A Superintendência do Pessoal dos Serviços Notariais, de Registro e de Concessão Cartorial da Subsecretaria de Casa Civil conduziu o processo de outorga e ingresso dos titulares dos serviços de tabelionato e de registro de Minas Gerais aprovados em concurso público do Tribunal de Justiça do Estado. Foram lavrados e emitidos 590 atos de outorga e delegação e o mesmo número de termos de posse e certidões. Realizou a gestão do registro e do controle da vida funcional dos registradores, tabeliães e seus prepostos, além de processo de aposentadoria, revisão de proventos e emissão de certidões de contagem de tempo.

Subsecretaria de Relações Institucionais

A Subsecretaria de Relações Institucionais, por meio da Assessoria de Relacionamento Institucional, aprimorou o processo de relacionamento com as instituições, por meio da ampliação do diálogo entre atores envolvidos nas ações de Governo. Promoveu as chamadas Mesas de Pactuação, instrumentos de intersetorialidade que visa à interlocução para a resolução de conflitos, integração de interesses e proposição de soluções alinhadas ao novo modelo de gestão.

Permanente interface foi desenvolvida com o Poder Judiciário, a Advocacia Geral do Estado, o Ministério Público do Estado de Minas Gerais, a Defensoria Pública de Minas Gerais e a Ordem dos Advogados de Minas Gerais com resultados positivos nas atuações em comum. Diversos encontros foram realizados e os atores envolvidos participaram de eventos e proferiram palestras sobre a atuação dos respectivos órgãos, instituições e o Governo.

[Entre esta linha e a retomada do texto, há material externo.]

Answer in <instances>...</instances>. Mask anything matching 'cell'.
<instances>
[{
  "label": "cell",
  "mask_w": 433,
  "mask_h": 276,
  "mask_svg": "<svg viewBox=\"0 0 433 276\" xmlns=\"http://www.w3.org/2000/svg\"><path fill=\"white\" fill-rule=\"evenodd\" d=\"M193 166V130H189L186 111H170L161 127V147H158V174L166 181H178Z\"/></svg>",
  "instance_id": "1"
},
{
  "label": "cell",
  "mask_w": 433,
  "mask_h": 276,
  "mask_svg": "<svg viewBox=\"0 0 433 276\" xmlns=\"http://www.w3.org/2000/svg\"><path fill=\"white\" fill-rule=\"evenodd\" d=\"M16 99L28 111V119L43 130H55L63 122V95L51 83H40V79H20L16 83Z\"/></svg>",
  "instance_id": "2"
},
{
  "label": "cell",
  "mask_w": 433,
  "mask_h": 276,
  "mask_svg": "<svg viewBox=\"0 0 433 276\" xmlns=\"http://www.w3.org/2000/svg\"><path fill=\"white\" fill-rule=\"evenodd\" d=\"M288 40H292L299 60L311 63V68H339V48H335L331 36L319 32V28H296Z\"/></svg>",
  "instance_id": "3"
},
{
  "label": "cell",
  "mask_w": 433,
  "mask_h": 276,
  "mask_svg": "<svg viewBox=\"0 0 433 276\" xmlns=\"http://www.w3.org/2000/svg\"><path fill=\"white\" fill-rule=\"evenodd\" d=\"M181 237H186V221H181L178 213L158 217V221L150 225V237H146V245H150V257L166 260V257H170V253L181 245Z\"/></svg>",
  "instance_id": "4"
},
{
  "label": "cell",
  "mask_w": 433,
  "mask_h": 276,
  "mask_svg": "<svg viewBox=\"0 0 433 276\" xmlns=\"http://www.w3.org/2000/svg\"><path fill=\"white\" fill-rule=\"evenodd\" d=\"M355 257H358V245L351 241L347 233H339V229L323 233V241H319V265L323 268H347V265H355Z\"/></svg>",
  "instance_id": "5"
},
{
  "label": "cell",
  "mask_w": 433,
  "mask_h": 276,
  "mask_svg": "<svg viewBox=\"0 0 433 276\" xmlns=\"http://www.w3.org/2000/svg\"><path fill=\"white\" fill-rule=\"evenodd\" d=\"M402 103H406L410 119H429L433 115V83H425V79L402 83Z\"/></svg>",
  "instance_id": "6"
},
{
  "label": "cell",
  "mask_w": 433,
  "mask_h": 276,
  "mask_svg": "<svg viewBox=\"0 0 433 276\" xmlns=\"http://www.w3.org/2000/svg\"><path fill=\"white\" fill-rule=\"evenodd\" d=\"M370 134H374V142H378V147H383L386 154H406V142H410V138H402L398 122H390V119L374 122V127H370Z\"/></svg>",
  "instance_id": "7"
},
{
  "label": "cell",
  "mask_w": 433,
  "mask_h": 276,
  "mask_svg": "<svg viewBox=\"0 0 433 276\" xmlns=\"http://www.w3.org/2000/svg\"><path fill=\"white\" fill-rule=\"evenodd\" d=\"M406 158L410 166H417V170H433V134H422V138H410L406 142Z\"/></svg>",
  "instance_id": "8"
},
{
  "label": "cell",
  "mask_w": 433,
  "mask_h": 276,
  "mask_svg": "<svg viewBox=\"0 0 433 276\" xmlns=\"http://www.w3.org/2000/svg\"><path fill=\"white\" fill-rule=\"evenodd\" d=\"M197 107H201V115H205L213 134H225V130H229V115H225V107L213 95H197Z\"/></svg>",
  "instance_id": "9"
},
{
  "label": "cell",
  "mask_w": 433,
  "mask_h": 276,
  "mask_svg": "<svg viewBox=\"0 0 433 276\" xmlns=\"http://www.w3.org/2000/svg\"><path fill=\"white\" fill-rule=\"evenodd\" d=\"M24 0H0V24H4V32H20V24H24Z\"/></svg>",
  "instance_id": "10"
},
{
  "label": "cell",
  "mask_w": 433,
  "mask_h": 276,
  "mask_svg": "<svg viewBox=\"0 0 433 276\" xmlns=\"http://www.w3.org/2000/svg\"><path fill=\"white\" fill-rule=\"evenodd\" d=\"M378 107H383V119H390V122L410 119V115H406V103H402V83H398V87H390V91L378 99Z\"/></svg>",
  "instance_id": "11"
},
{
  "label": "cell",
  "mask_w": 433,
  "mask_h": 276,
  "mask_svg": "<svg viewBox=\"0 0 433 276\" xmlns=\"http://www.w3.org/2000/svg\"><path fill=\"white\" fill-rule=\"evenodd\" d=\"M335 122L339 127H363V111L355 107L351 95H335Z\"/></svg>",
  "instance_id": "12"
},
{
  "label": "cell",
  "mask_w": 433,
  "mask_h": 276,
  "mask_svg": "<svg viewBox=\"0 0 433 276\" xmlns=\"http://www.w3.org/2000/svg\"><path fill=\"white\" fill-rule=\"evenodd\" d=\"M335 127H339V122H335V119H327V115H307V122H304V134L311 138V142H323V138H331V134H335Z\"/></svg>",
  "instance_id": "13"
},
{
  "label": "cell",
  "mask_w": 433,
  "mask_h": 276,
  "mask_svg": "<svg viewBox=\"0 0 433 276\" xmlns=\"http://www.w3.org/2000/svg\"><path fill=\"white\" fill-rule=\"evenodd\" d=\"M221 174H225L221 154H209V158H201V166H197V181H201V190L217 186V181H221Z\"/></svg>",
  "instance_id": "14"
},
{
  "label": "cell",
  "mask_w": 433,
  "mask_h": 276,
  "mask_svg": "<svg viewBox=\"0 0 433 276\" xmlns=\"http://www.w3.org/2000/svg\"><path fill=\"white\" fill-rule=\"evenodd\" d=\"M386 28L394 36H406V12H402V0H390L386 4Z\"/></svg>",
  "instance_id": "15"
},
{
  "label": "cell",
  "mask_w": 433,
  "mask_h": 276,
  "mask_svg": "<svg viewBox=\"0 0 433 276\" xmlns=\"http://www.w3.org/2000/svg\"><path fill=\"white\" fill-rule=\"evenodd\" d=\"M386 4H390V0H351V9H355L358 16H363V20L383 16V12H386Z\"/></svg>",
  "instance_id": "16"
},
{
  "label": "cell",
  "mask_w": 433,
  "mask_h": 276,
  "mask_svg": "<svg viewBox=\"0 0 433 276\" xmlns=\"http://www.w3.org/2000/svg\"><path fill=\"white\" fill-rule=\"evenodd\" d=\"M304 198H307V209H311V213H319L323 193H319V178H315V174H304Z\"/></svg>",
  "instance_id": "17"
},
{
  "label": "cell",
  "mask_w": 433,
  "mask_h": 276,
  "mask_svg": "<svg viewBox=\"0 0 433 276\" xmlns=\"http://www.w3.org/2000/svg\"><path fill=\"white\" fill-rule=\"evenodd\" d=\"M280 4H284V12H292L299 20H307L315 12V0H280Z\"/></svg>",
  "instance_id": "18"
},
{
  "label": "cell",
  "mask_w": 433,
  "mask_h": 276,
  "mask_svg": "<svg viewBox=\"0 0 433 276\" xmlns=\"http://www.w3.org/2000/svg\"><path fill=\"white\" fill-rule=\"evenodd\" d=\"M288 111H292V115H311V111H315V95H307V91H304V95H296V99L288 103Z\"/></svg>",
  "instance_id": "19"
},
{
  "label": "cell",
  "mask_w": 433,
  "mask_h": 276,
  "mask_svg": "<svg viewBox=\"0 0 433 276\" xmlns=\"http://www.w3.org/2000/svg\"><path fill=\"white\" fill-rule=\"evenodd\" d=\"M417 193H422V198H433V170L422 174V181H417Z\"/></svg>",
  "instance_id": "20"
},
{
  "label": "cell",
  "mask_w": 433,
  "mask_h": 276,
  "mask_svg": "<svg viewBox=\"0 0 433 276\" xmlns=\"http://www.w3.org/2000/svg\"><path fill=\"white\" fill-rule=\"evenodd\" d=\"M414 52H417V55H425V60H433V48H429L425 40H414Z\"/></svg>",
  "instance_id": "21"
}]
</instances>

A Assessoria apoiou a realização do workshop “Regularização Fundiária das Terras Devolutas em Minas Gerais”, que propiciou a integração institucional e a troca de experiências no tocante à regularização fundiária de terras devolutas em Minas e consolidação do fluxo procedimental. O evento contou com 70 participantes, entre representantes do Ministério Público, Tribunal de Justiça, órgãos e entidades do Estado.

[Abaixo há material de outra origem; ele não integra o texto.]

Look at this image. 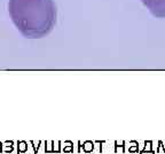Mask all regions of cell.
I'll list each match as a JSON object with an SVG mask.
<instances>
[{"instance_id":"6da1fadb","label":"cell","mask_w":165,"mask_h":154,"mask_svg":"<svg viewBox=\"0 0 165 154\" xmlns=\"http://www.w3.org/2000/svg\"><path fill=\"white\" fill-rule=\"evenodd\" d=\"M8 13L18 32L28 39H40L56 24L54 0H9Z\"/></svg>"},{"instance_id":"7a4b0ae2","label":"cell","mask_w":165,"mask_h":154,"mask_svg":"<svg viewBox=\"0 0 165 154\" xmlns=\"http://www.w3.org/2000/svg\"><path fill=\"white\" fill-rule=\"evenodd\" d=\"M148 12L156 18H165V0H141Z\"/></svg>"},{"instance_id":"3957f363","label":"cell","mask_w":165,"mask_h":154,"mask_svg":"<svg viewBox=\"0 0 165 154\" xmlns=\"http://www.w3.org/2000/svg\"><path fill=\"white\" fill-rule=\"evenodd\" d=\"M152 141H146L145 143V147L139 152L140 154H146V153H151V154H156L155 151L152 150Z\"/></svg>"},{"instance_id":"277c9868","label":"cell","mask_w":165,"mask_h":154,"mask_svg":"<svg viewBox=\"0 0 165 154\" xmlns=\"http://www.w3.org/2000/svg\"><path fill=\"white\" fill-rule=\"evenodd\" d=\"M93 150H94V141H87L82 144V151L85 153H91L93 152Z\"/></svg>"},{"instance_id":"5b68a950","label":"cell","mask_w":165,"mask_h":154,"mask_svg":"<svg viewBox=\"0 0 165 154\" xmlns=\"http://www.w3.org/2000/svg\"><path fill=\"white\" fill-rule=\"evenodd\" d=\"M28 152V143L24 141H17V153L16 154H21V153H27Z\"/></svg>"},{"instance_id":"8992f818","label":"cell","mask_w":165,"mask_h":154,"mask_svg":"<svg viewBox=\"0 0 165 154\" xmlns=\"http://www.w3.org/2000/svg\"><path fill=\"white\" fill-rule=\"evenodd\" d=\"M118 148H122V150H123V153L126 152V150H125V141H123L121 145H118V143H117V141H115V153H117V152H118Z\"/></svg>"},{"instance_id":"52a82bcc","label":"cell","mask_w":165,"mask_h":154,"mask_svg":"<svg viewBox=\"0 0 165 154\" xmlns=\"http://www.w3.org/2000/svg\"><path fill=\"white\" fill-rule=\"evenodd\" d=\"M128 152H130V153L140 152V151H139V143H137V144H135V146H131V147H128Z\"/></svg>"},{"instance_id":"ba28073f","label":"cell","mask_w":165,"mask_h":154,"mask_svg":"<svg viewBox=\"0 0 165 154\" xmlns=\"http://www.w3.org/2000/svg\"><path fill=\"white\" fill-rule=\"evenodd\" d=\"M73 145V144H72ZM64 146L63 148V152H70V153H73V146Z\"/></svg>"},{"instance_id":"9c48e42d","label":"cell","mask_w":165,"mask_h":154,"mask_svg":"<svg viewBox=\"0 0 165 154\" xmlns=\"http://www.w3.org/2000/svg\"><path fill=\"white\" fill-rule=\"evenodd\" d=\"M82 144H80V141H78V153H80V150H82Z\"/></svg>"},{"instance_id":"30bf717a","label":"cell","mask_w":165,"mask_h":154,"mask_svg":"<svg viewBox=\"0 0 165 154\" xmlns=\"http://www.w3.org/2000/svg\"><path fill=\"white\" fill-rule=\"evenodd\" d=\"M2 145H4V144L0 141V153H2V152H4V150H2V147H4V146H2Z\"/></svg>"}]
</instances>
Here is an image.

A Superintendência de Informações e de Análises Técnico-Institucionais  desenvolveu e implementou a Agenda de Relacionamento Institucional, que elenca diversas instituições públicas e privadas, incluindo o Terceiro Setor. Esta Agenda tem proporcionado comunicação intra e intergovernamental sistematizada entre a Subsecretaria e os atores envolvidos no relacionamento com a Seccri, mantendo um canal aberto de interlocução permanente.

Imprensa Oficial de Minas Gerais (IOMG)

A Imprensa Oficial de Minas Gerais (IOMG), entidade vinculada à Seccri, iniciou as comemorações de seus 120 anos, sob o slogan “Uma história feita para durar”.  O Decreto nº 45.768, de 07 de novembro, assinado pelo governador Antonio Anastasia, definiu o período de 6 de novembro de 2011 a 5 de novembro de 2012 como Ano Comemorativo do 120º Aniversário da Imprensa Oficial de Minas Gerais. Até o mês de outubro, a Imprensa Oficial realizou 31 milhões de impressões gráficas (peças, documentos, formulários, pastas, cartões, livros, folders, etc.) O jornal Minas Gerais foi acessado 819.957 vezes por usuários online.